Document section -
· · ·

It's an interesting question. Hitchcock tended to use source material as a jumping off point and then made the film he wanted to make. 

 

Chris

 

I do not see a message board topic for August 3, so I am posting about tonight's Fan Panel here:

 

 

FAN PANEL #1: FRESH LOOKS AT REAR WINDOW

  1. DOUG LONG: Rear Window and Cornell Woolrich’s 1942 crime story “It Had to Be Murder”
  2. LESLEY M. SARGOY: Hitchcock's Uses Grace Kelly's Wardrobe in Rear Window to Visually Demonstrate the Lisa/Jeff Relationship
  3. CHRIS STURHANN: Inside Jokes in Rear Window

​I am looking forward to watching all three presentations, but particularly to Doug Long's presentation, as it appears to be about the differences between the story told in a film versus the story told in the book on which the film was allegedly based.

 

​I say allegedly based, because it seems that seems that many films are only loosely based on the books that inspired them. In Hitchcock's case, Rebecca very closely resembled the book, but only because David O. Selznick insisted upon it. When John Huston directed The Maltese Falcon, ​he kept the dialogue almost word for word identical to what Dashiell Hammett had written in his book.  So, it sometimes happens that films do resemble the books that inspired them.

 

However, when left to his own devices, Hitch deviated significantly from the original stories, as he did in ​Rear Window, Strangers on a Train, and The Birds. He is not the only director to do this. The film ​Deadline at Dawn versus the short story version is another example of how other Directors have also deviated widely from the book versions.

· · ·

Dataset content -
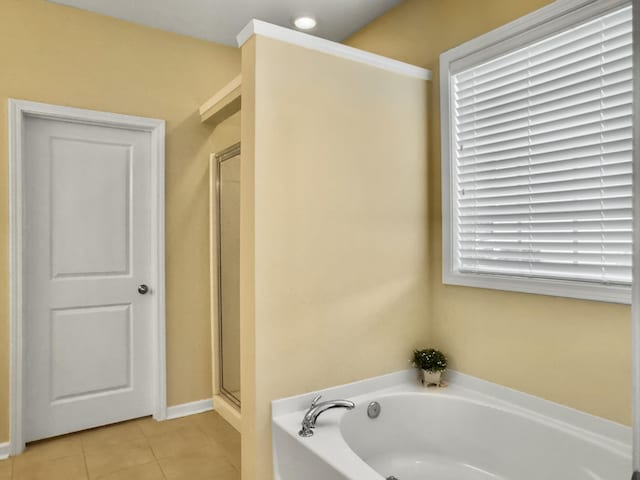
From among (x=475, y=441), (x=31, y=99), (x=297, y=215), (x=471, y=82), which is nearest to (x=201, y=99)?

· · ·

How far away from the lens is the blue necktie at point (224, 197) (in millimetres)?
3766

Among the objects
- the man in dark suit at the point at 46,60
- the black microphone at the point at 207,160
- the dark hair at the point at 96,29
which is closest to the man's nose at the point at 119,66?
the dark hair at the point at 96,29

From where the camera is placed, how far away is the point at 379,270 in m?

· · ·

Things to do -
1/ From the Hitchcock forum post, reproduce word for word the passage that begins at the words "FAN PANEL #1: FRESH" and stops after the words "was allegedly based.".
2/ Answer these from the Hitchcock forum post:
(a) Who is giving the presentation on inside jokes in Rear Window?
(b) Who insisted that Rebecca closely resemble the book?
(c) Whose dialogue did John Huston keep almost word for word in The Maltese Falcon?

List of solutions -
1/
FAN PANEL #1: FRESH LOOKS AT REAR WINDOW

  1. DOUG LONG: Rear Window and Cornell Woolrich’s 1942 crime story “It Had to Be Murder”
  2. LESLEY M. SARGOY: Hitchcock's Uses Grace Kelly's Wardrobe in Rear Window to Visually Demonstrate the Lisa/Jeff Relationship
  3. CHRIS STURHANN: Inside Jokes in Rear Window

​I am looking forward to watching all three presentations, but particularly to Doug Long's presentation, as it appears to be about the differences between the story told in a film versus the story told in the book on which the film was allegedly based.

2/
(a) Chris Sturhann
(b) David O. Selznick
(c) Dashiell Hammett's